— start DATASET EXCERPTS —
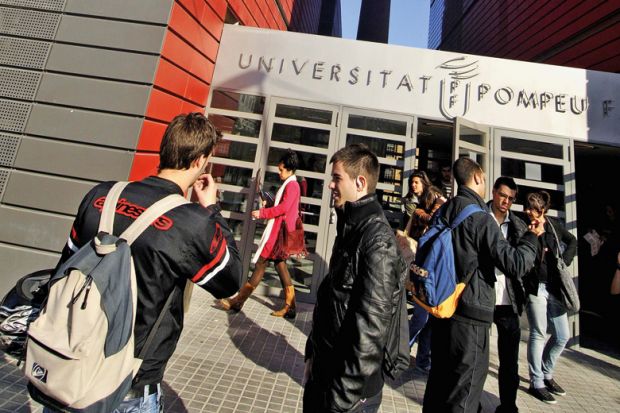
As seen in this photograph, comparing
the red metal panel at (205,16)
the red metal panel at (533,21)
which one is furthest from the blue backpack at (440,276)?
the red metal panel at (533,21)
— end DATASET EXCERPTS —
AIM: Reproduce the material above word for word, leaving out the pictures.

WRITTEN REPLY:
As seen in this photograph, comparing
the red metal panel at (205,16)
the red metal panel at (533,21)
which one is furthest from the blue backpack at (440,276)?
the red metal panel at (533,21)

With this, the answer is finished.